As usual, there’s a disinformation campaign in progress from typically bent outlets. The Labour government
maintain that farms worth under £3m can still be passed on for nothing; that all farmers will still pay 50% less inheritance tax than anyone else; and that only a quarter of farms will be affected by the most stringent of the new measures. I don’t claim to understand the complexities of the situation faced by farmers, but I would urge them to beware their newfound fellow travellers. Just as wealthy backers encouraged disgruntled Brits to vote for Brexit against their own interests, there may be self-serving motives in play among the farmers’ fair-weather friends, protecting their vast wealth by piggybacking on to the farmers’ understandable anxieties.

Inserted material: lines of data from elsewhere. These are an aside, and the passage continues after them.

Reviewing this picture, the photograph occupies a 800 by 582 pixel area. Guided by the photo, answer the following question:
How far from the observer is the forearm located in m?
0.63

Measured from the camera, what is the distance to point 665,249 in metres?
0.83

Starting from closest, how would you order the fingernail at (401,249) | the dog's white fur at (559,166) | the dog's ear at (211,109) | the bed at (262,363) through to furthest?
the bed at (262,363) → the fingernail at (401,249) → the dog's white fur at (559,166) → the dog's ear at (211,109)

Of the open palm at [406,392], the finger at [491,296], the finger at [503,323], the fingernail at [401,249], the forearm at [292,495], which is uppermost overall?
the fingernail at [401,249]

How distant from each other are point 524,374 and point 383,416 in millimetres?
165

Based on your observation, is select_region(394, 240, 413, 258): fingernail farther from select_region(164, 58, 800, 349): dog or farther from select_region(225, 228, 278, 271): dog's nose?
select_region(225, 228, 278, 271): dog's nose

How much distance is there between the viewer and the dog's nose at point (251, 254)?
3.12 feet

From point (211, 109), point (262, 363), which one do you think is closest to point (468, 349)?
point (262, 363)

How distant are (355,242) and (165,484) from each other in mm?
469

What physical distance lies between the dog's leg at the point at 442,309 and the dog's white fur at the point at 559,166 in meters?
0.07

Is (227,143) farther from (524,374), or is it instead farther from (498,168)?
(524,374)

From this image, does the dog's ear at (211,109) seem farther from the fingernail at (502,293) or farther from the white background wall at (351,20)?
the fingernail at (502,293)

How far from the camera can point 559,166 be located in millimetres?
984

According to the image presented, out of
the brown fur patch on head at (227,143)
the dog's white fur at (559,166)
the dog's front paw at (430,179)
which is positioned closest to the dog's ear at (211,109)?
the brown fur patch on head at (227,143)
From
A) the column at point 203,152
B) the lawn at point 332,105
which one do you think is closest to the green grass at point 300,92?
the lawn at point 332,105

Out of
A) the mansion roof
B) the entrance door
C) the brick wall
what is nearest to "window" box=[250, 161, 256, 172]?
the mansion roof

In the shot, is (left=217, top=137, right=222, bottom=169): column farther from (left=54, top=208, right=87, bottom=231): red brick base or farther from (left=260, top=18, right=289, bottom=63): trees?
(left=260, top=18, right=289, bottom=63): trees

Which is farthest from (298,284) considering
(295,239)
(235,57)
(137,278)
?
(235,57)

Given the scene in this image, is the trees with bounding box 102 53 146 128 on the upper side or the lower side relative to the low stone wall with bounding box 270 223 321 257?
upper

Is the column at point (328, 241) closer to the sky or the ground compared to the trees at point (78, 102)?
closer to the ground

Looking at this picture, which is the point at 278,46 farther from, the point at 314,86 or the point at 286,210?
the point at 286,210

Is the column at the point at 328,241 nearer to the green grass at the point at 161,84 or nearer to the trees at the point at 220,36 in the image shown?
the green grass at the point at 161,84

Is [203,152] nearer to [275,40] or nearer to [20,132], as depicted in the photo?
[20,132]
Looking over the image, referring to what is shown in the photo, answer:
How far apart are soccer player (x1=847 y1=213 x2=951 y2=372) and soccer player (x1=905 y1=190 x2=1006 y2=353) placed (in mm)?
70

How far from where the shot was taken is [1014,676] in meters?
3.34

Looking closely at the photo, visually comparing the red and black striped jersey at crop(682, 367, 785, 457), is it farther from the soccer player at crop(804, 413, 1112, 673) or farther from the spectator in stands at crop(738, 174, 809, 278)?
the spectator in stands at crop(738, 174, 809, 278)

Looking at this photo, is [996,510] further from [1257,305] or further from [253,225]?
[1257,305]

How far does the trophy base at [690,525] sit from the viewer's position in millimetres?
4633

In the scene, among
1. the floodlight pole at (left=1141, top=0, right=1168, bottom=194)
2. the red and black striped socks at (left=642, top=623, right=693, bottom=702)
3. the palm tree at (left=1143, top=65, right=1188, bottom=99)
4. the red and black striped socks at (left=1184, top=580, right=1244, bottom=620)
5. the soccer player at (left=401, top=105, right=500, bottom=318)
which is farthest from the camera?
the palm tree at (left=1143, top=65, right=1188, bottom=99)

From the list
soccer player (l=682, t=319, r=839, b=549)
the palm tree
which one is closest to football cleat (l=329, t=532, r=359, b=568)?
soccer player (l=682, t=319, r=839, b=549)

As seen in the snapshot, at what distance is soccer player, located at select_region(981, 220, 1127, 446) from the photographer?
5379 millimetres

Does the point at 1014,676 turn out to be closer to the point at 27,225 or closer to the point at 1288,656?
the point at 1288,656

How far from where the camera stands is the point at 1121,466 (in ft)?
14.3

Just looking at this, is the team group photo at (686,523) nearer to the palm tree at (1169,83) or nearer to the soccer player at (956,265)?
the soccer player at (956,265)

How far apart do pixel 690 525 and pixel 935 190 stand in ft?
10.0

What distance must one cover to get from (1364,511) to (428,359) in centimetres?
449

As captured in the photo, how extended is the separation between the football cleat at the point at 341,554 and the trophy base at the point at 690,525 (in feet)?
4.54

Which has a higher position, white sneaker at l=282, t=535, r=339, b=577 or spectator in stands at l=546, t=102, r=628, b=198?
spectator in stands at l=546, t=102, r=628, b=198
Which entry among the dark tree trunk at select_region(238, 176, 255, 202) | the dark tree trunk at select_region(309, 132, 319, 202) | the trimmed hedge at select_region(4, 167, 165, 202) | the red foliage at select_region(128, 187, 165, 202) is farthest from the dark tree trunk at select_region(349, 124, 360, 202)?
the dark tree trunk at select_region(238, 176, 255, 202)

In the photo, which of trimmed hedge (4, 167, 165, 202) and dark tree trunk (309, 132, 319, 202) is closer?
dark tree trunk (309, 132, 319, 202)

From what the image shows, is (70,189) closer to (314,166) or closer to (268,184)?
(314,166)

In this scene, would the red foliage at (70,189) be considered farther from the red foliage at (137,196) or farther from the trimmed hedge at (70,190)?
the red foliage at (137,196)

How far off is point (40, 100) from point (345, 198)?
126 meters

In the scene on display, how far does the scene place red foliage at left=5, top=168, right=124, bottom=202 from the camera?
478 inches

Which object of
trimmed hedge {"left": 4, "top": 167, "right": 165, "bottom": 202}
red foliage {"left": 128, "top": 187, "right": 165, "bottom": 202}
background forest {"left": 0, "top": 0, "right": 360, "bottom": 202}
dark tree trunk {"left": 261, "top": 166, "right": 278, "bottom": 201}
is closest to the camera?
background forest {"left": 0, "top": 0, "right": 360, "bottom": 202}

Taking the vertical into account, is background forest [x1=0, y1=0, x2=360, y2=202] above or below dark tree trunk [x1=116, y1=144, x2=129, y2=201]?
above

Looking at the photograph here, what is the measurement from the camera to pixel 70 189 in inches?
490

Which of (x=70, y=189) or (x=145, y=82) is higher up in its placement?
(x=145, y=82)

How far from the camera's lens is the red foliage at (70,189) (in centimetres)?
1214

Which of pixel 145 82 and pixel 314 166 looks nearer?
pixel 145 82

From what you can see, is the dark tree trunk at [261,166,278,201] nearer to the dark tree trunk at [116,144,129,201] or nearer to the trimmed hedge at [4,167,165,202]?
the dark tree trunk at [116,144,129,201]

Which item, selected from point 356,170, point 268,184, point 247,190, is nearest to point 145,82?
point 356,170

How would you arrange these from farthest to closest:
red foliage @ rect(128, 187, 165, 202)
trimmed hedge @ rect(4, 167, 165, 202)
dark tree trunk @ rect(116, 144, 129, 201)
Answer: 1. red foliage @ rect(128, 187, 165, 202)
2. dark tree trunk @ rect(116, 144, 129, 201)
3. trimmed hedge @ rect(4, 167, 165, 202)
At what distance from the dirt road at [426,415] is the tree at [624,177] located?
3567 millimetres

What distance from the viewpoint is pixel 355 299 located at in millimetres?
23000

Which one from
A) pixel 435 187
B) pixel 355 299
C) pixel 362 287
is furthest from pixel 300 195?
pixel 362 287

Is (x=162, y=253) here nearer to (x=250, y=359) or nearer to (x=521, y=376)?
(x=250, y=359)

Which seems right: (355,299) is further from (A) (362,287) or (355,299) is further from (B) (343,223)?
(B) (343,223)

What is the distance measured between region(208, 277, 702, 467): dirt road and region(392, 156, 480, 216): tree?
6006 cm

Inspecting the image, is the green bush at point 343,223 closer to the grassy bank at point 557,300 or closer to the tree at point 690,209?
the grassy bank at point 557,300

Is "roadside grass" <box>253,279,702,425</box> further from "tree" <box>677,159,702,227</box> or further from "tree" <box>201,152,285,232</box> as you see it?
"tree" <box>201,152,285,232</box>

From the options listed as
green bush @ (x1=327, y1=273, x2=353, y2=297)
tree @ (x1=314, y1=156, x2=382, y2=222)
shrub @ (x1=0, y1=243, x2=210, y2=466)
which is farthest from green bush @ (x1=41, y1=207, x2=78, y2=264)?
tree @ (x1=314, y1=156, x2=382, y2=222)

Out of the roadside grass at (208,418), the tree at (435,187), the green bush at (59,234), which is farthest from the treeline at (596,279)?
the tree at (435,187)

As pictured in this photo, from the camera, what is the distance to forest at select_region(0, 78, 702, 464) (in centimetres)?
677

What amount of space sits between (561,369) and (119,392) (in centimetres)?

Andrew Lloyd Webber, who reportedly flew home first class from New York in 2015 to vote in favour of George Osborne’s tax credit cuts for the most vulnerable in society, owns a 5,000-acre farm, where he fertilises fields full of saccharine melodies with buckets of his own homemade slurry; Viscount Rothermere, controlling shareholder of the
Daily Mail, owns a 4,700-acre farm that produces mainly bullshit; and the vacuum **** James Dyson, who backed Brexit and then moved his business to Singapore, apparently has 36,000 acres of farmland, British super-farms being an even better place to stash your vacuum cleaner cash than a lightly regulated, low tax, island city-state. With bellends like these, who needs frenemies?
Stewart Lee @ the Guardian
He goes on to eviscerate Clarkson's sanctimonious stand on behalf of small farmers...after the awkward moment at the rally last week when a Sky news reporter posed the same question on his purchase of Diddly Squat to avoid paying inheritance tax (and turning it into another reality tv show).